Regarding the terminology for defining the different kinds of tests, I’ve used the term “acceptance” for the hexagon tests, i.e. the business logic, the application in isolation without the adapters. For other people, acceptance tests are end-to-end tests including adapters. Disqussing the right vocabulary falls out of the scope of this article. Regardless how you name it, what you have to know is which components are you testing.
The goal we’ve just seen is achieved by decoupling business logic from technology, so that we will have a modular structure, with the hexagon at the center, rounded by adapters attached to the hexagon ports. But decoupling isn’t the goal per se, it is just a mechanism to achieve the goal.
In this article I want to show an implementation guide for describing the structure, the development process, and the startup of a hexagonal architecture application, using some kind of design techniques, mainly custom diagrams, and illustrating it with the development of an example application using Java 9.
However, my intention isn’t just to show the source code of an example in a particular programming language, but to also show the dependencies between the components of the architecture (who knows of whom), and how to configure those dependencies to build and run the whole system, since they are important things to know for a programmer who wants to implement a hexagonal application, regardless of the programming language they use.
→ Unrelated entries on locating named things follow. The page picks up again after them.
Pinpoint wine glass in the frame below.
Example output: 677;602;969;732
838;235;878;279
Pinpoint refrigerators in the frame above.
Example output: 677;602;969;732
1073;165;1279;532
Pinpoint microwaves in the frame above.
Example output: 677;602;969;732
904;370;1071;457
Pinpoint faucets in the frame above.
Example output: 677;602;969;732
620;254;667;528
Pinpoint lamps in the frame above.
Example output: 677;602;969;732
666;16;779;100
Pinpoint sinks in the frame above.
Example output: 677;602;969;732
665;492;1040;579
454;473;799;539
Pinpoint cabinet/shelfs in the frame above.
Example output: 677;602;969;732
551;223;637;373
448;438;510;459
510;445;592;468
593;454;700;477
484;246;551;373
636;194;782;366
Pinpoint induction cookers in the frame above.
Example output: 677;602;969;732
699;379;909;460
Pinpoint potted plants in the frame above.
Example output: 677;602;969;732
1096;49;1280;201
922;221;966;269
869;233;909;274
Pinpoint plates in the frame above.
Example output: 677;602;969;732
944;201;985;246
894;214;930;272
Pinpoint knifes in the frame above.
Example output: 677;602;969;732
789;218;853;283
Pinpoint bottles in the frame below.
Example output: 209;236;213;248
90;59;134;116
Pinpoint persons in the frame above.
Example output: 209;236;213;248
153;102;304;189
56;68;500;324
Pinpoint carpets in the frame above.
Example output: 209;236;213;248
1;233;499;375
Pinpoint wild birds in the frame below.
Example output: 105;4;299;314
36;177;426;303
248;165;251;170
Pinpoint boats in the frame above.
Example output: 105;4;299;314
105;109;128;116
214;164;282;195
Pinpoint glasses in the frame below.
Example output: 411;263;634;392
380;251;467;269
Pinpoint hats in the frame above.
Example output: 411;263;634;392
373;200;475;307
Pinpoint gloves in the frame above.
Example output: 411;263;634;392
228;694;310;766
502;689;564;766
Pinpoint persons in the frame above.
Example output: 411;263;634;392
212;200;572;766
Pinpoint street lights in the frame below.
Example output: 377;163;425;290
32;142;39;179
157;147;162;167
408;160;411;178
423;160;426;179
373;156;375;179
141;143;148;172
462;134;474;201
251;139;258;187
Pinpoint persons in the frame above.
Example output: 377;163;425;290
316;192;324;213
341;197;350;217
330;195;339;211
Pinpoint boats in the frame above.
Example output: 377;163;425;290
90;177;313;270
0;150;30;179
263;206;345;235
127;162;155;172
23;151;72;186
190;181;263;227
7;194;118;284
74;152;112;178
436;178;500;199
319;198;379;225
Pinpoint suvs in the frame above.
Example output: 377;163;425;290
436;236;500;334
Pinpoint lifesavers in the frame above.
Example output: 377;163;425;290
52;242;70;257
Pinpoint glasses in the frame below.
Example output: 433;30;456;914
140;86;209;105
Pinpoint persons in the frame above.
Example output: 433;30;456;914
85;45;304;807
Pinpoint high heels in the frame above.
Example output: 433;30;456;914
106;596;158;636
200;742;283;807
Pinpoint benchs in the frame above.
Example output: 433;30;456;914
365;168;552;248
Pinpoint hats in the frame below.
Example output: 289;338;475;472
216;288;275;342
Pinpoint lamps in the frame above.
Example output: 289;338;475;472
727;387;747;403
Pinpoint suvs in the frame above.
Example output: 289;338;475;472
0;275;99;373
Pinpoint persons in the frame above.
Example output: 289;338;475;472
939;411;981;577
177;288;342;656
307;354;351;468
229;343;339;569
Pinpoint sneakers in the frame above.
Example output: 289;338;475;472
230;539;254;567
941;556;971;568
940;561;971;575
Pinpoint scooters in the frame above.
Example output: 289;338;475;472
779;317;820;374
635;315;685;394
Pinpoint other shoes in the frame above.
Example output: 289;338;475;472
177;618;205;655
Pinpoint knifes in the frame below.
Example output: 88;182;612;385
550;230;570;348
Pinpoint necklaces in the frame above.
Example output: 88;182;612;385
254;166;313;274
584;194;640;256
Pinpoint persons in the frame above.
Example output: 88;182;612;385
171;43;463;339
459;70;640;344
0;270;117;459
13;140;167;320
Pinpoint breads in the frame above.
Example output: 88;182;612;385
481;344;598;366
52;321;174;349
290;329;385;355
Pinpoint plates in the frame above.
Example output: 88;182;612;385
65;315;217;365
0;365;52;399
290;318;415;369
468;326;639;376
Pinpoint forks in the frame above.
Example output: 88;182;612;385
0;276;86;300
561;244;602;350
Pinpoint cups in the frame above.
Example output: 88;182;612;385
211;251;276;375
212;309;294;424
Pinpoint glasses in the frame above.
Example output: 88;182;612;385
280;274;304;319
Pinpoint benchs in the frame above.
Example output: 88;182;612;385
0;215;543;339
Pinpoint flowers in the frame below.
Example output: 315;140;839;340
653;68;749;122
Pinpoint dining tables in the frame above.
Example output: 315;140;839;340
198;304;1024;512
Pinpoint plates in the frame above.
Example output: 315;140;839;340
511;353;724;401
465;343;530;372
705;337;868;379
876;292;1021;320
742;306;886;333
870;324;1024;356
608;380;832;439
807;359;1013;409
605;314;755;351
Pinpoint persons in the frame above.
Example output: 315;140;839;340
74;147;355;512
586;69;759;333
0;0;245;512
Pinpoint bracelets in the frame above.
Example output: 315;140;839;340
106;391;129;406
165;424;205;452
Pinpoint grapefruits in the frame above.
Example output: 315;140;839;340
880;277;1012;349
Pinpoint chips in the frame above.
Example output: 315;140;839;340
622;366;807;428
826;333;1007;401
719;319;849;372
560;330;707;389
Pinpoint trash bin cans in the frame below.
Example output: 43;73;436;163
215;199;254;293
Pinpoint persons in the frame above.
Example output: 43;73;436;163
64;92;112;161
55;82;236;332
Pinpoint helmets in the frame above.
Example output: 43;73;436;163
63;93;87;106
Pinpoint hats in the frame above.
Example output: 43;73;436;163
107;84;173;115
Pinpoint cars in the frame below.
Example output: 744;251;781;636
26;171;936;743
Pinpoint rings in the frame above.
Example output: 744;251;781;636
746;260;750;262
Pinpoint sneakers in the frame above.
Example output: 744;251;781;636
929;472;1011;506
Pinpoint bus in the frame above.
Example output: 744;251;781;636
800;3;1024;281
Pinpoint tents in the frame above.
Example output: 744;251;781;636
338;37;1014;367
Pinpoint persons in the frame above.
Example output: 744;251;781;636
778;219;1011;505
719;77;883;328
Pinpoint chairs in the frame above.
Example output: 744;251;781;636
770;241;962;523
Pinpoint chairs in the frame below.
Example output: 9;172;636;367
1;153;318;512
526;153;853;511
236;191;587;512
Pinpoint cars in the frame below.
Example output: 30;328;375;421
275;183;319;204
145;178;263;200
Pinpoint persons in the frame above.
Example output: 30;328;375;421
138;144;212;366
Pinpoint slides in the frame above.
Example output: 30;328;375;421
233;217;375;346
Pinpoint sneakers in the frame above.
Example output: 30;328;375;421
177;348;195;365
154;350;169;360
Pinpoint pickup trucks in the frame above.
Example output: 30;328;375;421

Does this mean that the programming language we use for the implementation doesn’t matter? Not at all. It is important, in the sense that you will have to manage to implement the concepts and rules of the application architecture, the better your programming language mechanisms allow you.
When I read about some Java 9 features, they made me think of giving it a try. And I realized that it fits Hexagonal Architecture like a glove. Some reasons why I chose Java 9 are:
It has a modular system that allows the development of fully modular and decoupled applications.
You can add modules at runtime. This is useful for adding new adapters to ports.
It has the so called “services”. A “Java 9 service” is an interface that other modules can implement. These implementations are the “service providers”. Then at runtime Java detects all the available providers, and the “service client” can choose one of them. This is perfect for swapping adapters for a driven port. The port would be a “Java 9 service”, and the available adapters for the port would be “service providers”.
Visibility scopes enhancement. Before Java 9, a public class was visible to the rest of the world. We just had private, package and public scopes. Now with modules, a public class is just visible inside its module. For other modules to see the public class, you have to export the package the class belongs to. To export a package would be like to “publish” its public classes to the outside world. This is great for defining APIs better. For example, a port would be a package of the hexagon module, containing the port interface and other classes that the interface uses. All the other packages wouldn’t be visible to the outside.
It allows to apply the “Configurable Dependency Pattern” without using any framework like Spring to inject dependencies. “Java 9 services” are not exactly the same as dependency injection, because Java 9 does a lookup of implementations instead of dependencies being injected, but using this approach solves the same problem. And it is useful if you want to get rid of dependency injection frameworks.
Along the implementation guide, there will be some points where several alternatives are available. For implementing the example application I choose one of them, but I will always try to explain the others, so that the reader can compare them and choose another one.
Since this article would be very large, I will write and publish it (and the source code as well) in a series of chapters, one by one. We could say that it is going to be a living article, where feedback and opinion from readers are wellcome.
I’ve structured the implementation guide into the following chapters, and each one will be an article on its own. So if you are interested, stay tunned… I will enable these chapters incrementally, as I write and publish them:
Those are my intentions, but then life will decide whether or not I will be able to finish it all. I hope I will though, but who knows?… This is life, and live :)
Last, but not least, I would like to thank Alistair Cockburn for being always there, for always answering to my questions. Thank you very much Alistair.